We’ve all read stories about humans who have made their names as pioneers, explorers and heroes, but what about the amazing animals who have also made their mark in the history books?

Travel writer Ben Lerwill and ‘animal-obsessed’ illustrator Sarah Walsh have combined their considerable talents on this captivating collection of fifty extraordinary creatures from across the globe who have helped to make our world that little bit more special.

These heartwarming, surprising and often emotionally powerful stories of bravery, discovery and friendship – ideal for children aged between five and eight – feature a range of animals, from heroes and helpers to adventurers and achievers, and introduce young readers to some of the most famous and unforgettable animals of all time.

From Dolly, the cloned sheep, to David Greybeard, the first chimpanzee to trust primatologist Jane Goodall, and from Lonesome George, the last of Ecuador’s Pinta Island native tortoises, to Huberta, the hippo that in 1928 walked almost 1,000 miles from her homeland in the St Lucia Estuary in Zululand to the Eastern Cape, these are animals whose stories will astound and delight.

Outline records
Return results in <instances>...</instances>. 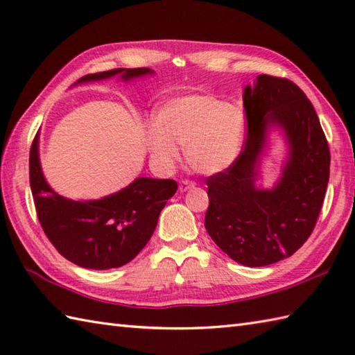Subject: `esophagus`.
Returning a JSON list of instances; mask_svg holds the SVG:
<instances>
[{"mask_svg":"<svg viewBox=\"0 0 355 355\" xmlns=\"http://www.w3.org/2000/svg\"><path fill=\"white\" fill-rule=\"evenodd\" d=\"M195 187V183L193 182H191V180H182V182H180V192H186V191H189V189H193Z\"/></svg>","mask_w":355,"mask_h":355,"instance_id":"obj_1","label":"esophagus"}]
</instances>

Short exercise A: Copy out the passage of the animal book description from "These heartwarming, surprising" up to and including "of all time.".
Short exercise B: Write what comes next in the animal book description, picking up after its final sentence.

Result A:
These heartwarming, surprising and often emotionally powerful stories of bravery, discovery and friendship – ideal for children aged between five and eight – feature a range of animals, from heroes and helpers to adventurers and achievers, and introduce young readers to some of the most famous and unforgettable animals of all time.

Result B:
Categorised under the headings, Rescue and Protect, Adventure and Explore, Change and Solve, Discover and Pioneer, and Inspire and Influence, these accounts show how animals have helped with scientific discovery and development, influenced our relationship with the natural world, furthered our understanding of social behaviour and interactions, and in some cases saved our lives.

Say hello to Endal, the dog who saved his owner’s life. Endal was a golden Labrador who lived in England with Allen Parton, who was injured during the Gulf War and needed Endal’s assistance. One dark evening in 2001, Allen and Endal were going along the pavement when they were hit by a speeding car.

Allen was knocked out of his wheelchair but Endal moved Allen into a position where he could breathe easily, covered him with a blanket and then barked to attract attention. Endal’s quick thinking saved Allen’s life.

Meet Koko, the gorilla who learned to speak in sign language. Koko was born in San Francisco Zoo in 1971 and soon after was visited by Dr Penny Patterson, a student trying to discover more about student behaviour.

Penny started showing Koko how to use sign language and soon she became so good at it that she was moved to the university where Penny worked. By the time Koko was fully grown, she could understand around 2,000 spoken words and use over 1,000 different hand signs for things like ‘flower’, ‘love’ and ‘sorry’.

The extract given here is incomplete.